● What you have to do: Copy out the stretch of rows from the line containing "Gazing at this" through the end of the rows, word for word.

● Data records:

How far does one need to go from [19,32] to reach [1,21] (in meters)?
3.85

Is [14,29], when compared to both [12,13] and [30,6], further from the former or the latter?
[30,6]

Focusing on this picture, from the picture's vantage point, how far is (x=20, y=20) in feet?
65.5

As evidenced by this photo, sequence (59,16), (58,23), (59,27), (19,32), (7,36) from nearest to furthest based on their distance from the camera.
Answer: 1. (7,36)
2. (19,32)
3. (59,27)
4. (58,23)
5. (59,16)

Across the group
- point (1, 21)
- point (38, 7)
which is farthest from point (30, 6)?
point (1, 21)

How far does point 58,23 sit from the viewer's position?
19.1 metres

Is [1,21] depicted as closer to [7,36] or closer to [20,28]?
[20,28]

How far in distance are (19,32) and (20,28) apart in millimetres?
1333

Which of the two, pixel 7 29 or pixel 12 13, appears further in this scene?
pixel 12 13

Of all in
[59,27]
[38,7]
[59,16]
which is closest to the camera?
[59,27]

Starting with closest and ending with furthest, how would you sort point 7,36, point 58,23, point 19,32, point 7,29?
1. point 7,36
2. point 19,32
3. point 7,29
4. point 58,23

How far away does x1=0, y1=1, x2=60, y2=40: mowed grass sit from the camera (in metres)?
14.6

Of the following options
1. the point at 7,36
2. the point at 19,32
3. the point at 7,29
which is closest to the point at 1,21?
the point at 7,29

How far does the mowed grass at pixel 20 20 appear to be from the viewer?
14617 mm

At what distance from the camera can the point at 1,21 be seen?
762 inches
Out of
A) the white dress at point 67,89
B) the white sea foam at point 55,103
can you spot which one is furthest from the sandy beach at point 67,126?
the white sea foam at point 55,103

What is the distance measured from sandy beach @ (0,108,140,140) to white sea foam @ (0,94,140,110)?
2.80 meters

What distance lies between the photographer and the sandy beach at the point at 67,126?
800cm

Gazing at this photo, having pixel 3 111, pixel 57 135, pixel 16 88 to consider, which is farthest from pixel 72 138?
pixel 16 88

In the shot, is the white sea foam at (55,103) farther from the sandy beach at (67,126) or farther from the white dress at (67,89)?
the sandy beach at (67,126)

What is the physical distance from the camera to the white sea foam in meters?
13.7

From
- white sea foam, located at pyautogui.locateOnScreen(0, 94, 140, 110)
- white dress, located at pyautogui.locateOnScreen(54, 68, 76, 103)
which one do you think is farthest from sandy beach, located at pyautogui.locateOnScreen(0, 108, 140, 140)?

● Problem solution:
Gazing at this photo, having pixel 3 111, pixel 57 135, pixel 16 88 to consider, which is farthest from pixel 72 138?
pixel 16 88

In the shot, is the white sea foam at (55,103) farther from the sandy beach at (67,126) or farther from the white dress at (67,89)?
the sandy beach at (67,126)

What is the physical distance from the camera to the white sea foam in meters?
13.7

From
- white sea foam, located at pyautogui.locateOnScreen(0, 94, 140, 110)
- white dress, located at pyautogui.locateOnScreen(54, 68, 76, 103)
which one do you think is farthest from sandy beach, located at pyautogui.locateOnScreen(0, 108, 140, 140)?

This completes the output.